# Homework Help: Finding the angle of a falling person on a sphere

1. Sep 3, 2007

### Enderless

1. The problem statement, all variables and given/known data

A sphere is on the ground, with the sphere having a radius R. A person (skier) is standing on top of the sphere. neglecting friction, find the angle at which the person will slide off the sphere if he moves from rest to a constant velocity of v.

http://img63.imageshack.us/img63/930/untitledai7.jpg [Broken]

2. Relevant equations

F = ma
F = mv^2/r (centripetal force)
U + K = U + K (conservation of energy)

3. The attempt at a solution

1/2mv^2 + mgh = 1/2mv^2 + mgh
0J + m(9.8m/s^2)(2R) = 1/2mv^2 + m(9.8m/s^2)(R + Rcos (angle))

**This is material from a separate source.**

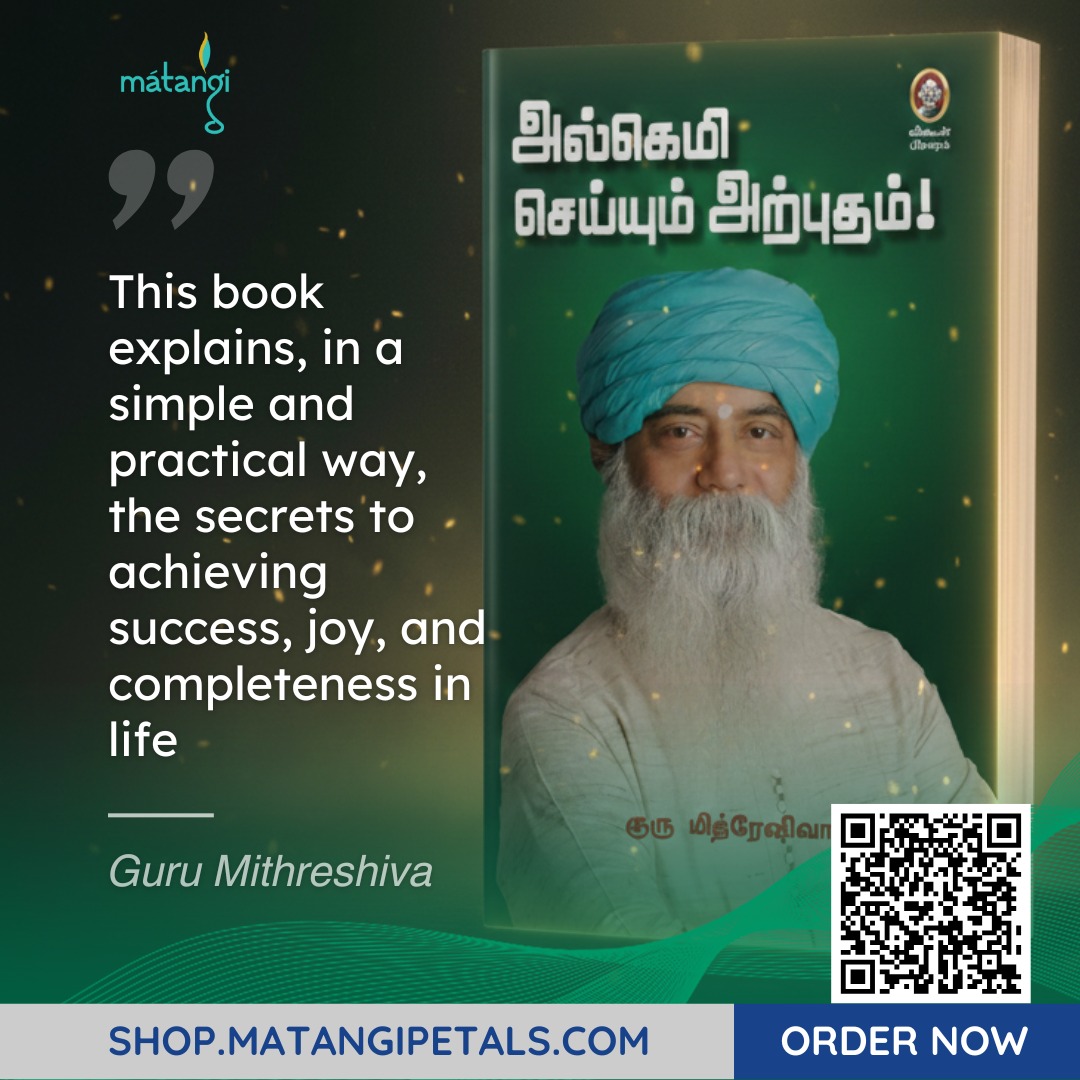 Ulchemy Seyyum Arputham by Guru Mithreshiva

So that simplifies to v^2/2 = 9.8 m/s(R) - 9.8m/s(Rcos (angle))

Drawing a free body diagram, I know that the centripetal force is equal to the Normal foce*cos(angle):

mv^2/r = mgcos(angle)
v^2/r = 9.8m/s (cos (angle)
v^2 = 9.8 m/s (Rcos(angle))

Substitute that into v^2/2 = 9.8 m/s(R) - 9.8m/s(Rcos (angle)) and get:

9.8m/s Rcos (angle)) = 19.6 m/s(R) - 19.6m/s (Rcos (angle))

That reduces to:

cos (angle) = 2/3
so the angle must be 48.2 degrees

My teacher said it was wrong, can anyone assist me?

Last edited by a moderator: May 3, 2017
2. Sep 3, 2007

### HallsofIvy

I a person is sking down a sphere, there is no "centripetal force"- there is no force on the person toward the center of the sphere. The only force is that of gravity, straight down.

3. Sep 3, 2007

### Enderless

A centripetal force is included in the problem. I didn't type the whole problem out.

4. Sep 3, 2007

### learningphysics

The centripetal force is the force towards the center due to gravity and the normal... if the skier is moving along the sphere:

the net force towards the center = mv^2/r

component of gravity towards the center - normal force = mv^2/r

When the component of gravity towards the center becomes less than mv^2/r it is impossible for the skier to move along the sphere... force towards the center at this point cannot be mv^2/r because the normal force can't be negative...

5. Sep 4, 2007

### Enderless

I got it now! Turns out my teacher made an error.

Thanks everyone

6. Sep 4, 2007

### learningphysics

Cool. Looking at your solution now, I see it is exactly right.